Danny looked at him for a long time. What did Galvin have to be sorry about? He didn’t get him into this. Danny did, himself. “There’s pretty much nothing I can give them that will guarantee my safety or the safety of my family,” he said softly. A gloomy desperation was settling in. “The best I can do is buy a little time.”

“I wish I had the answer,” Galvin said, “but I don’t.”

“And what about you? You disappear with however many billion dollars of their money, they’ll look for you forever.”

“Of course. Which is why I’m only taking the profit.”

“The profit?”

“The cartel owns real estate and shopping malls and fast-food franchises and a whole range of companies. All owned by a holding company. Plus a lot of cash.”

“You’re taking their cash?”

“Uh-uh. I always knew this arrangement had an expiration date. I knew the time would come when I’d have to disappear. I’ve been squirrelling away nuts for years now.”

“Meaning what? You’ve been ripping the cartel off?”

“Not at all. It’s money I’ve earned. A couple of hundred million dollars in an array of offshore accounts. Management fee.”

“So you’re going to sail to, what, the Caribbean and disappear under the name of that one hundred percent genuine US passport you bought?”

Galvin nodded once.

“And the couple of hundred million bucks—that’s in the same name?”

“No. All the offshore accounts are in a different name. You have to keep the passport name and the account name completely separate. I’ve done the research.”

“And what happens when US law enforcement starts pulling at the loose threads? They’re getting good at it, aren’t they? A lot of these Caribbean countries are starting to cooperate with the US.”

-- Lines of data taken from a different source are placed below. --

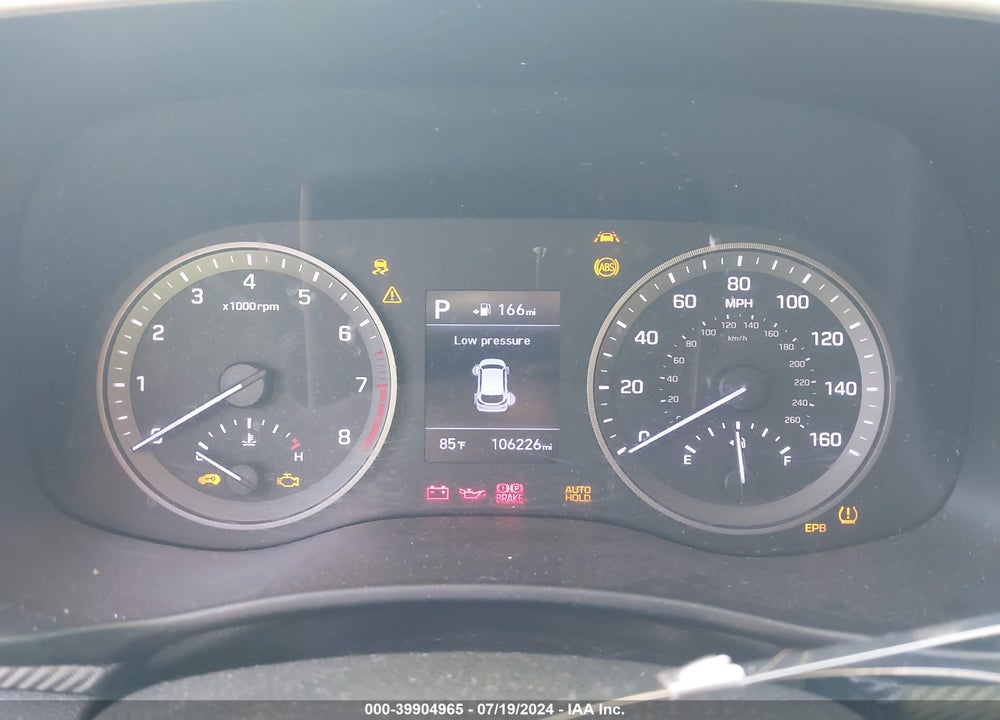 2019 HYUNDAI TUCSON NIGHT VIN: KM8J33AL3KU960992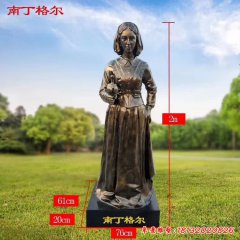 醫學名人南丁格爾銅雕像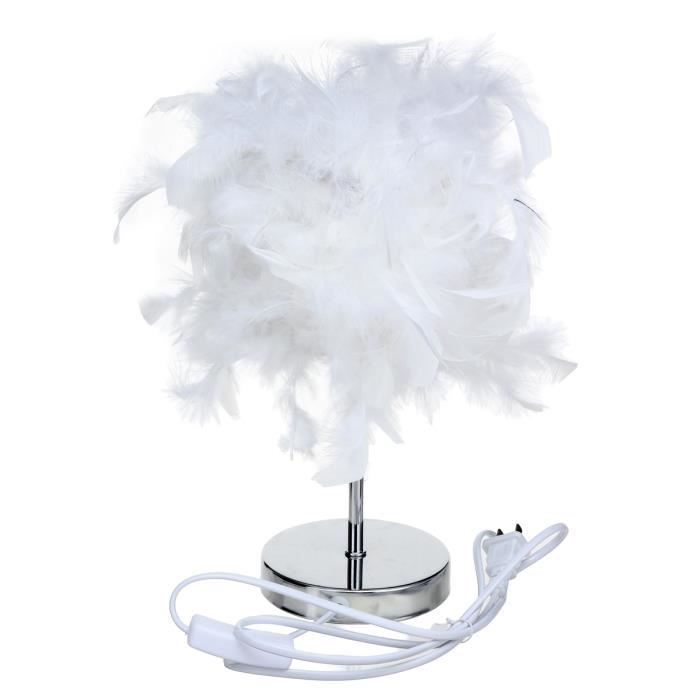 96LEDs créatif plume lampe de Table abat-jour 40CM bricolage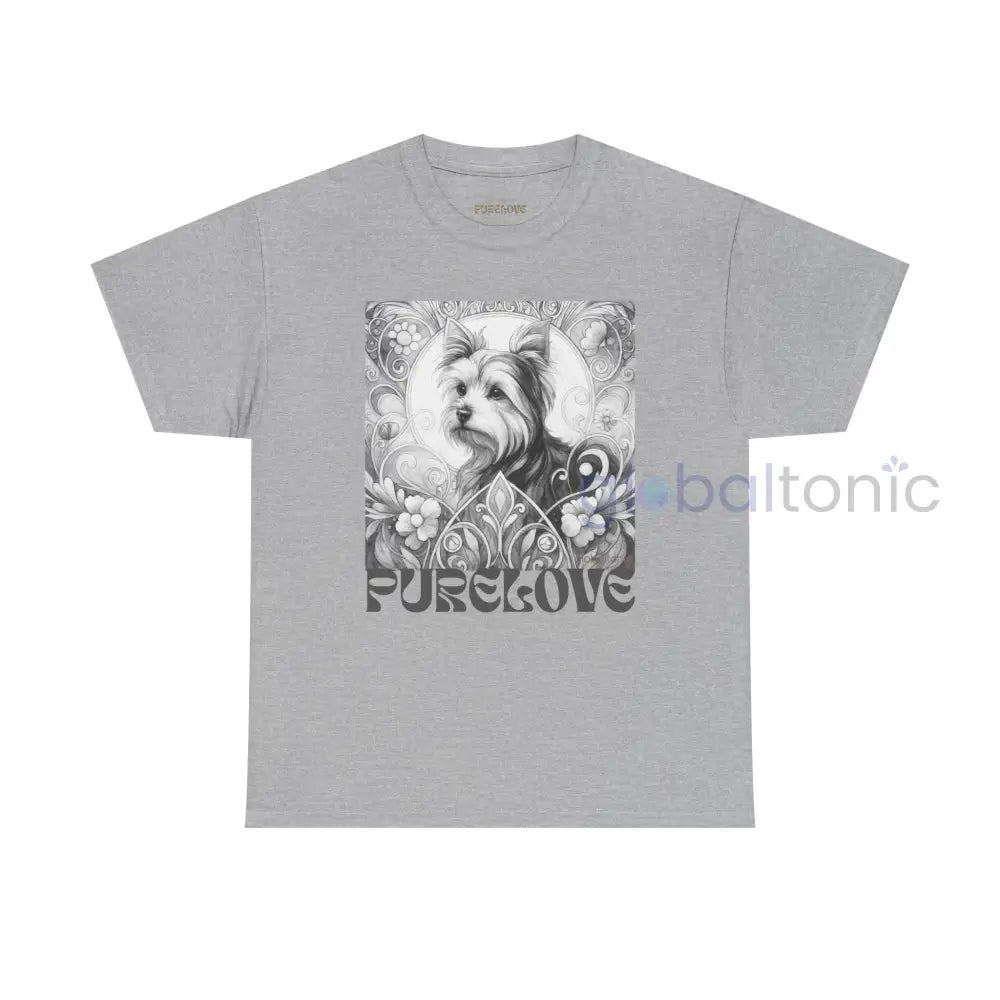 Australian Terrier Vintage Unisex Cotton Tee for Dog Lovers (Black & White) Sport Grey / S T-Shirt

“Some are more than others, but that’s beside the point. My money’s in something the accountants call a walking trust. Meaning that the moment law enforcement opens an inquiry into one of my accounts, the trust is automatically dissolved. The funds are wired out immediately to another account in another country. Believe me, they’re not going to find me.”

“There’s no guarantees. Even if you do something elaborate like faking your death, they won’t be convinced. They won’t believe it.”

“You’re right. But there’s nothing I can do about that.”

“Maybe not. Unless there is.”

“This is not for you to worry about. You just need to take care of your family.”

“Well, you’re protecting my daughter. That means a lot to me.”

Galvin bit his lower lip. “You and Lucy are—over, right?” It sounded like he’d been wanting to ask about her for a while.

Danny nodded.

“You did it to protect her.”

Danny just blinked a few times. His eyes were moist. “She walked out.”

“But you didn’t stop her.”

Danny nodded again.

“You did the right thing.”

“It wasn’t up to me.”

“But you let her go. You’re letting her walk away because you love her. I get it.”

Danny winced, nodded. “What about you?”

“What?”

“Walking away. You’re just going to, what? Get on your boat and sail off the grid?”

“Pretty much.”

“What about your family?”

“My being gone is their best protection. You think it doesn’t rip my heart out?”

“Of course it does. But it’s not enough. It’s only half an exit strategy.”

“I’ve got my walking papers and my walking trust. What else is there?”

“I’m a biographer. Trust me on this. You need a narrative. A story.”

Galvin peered at him, shook his head, not comprehending.

“The answer’s been staring me in the face this whole time,” Danny said.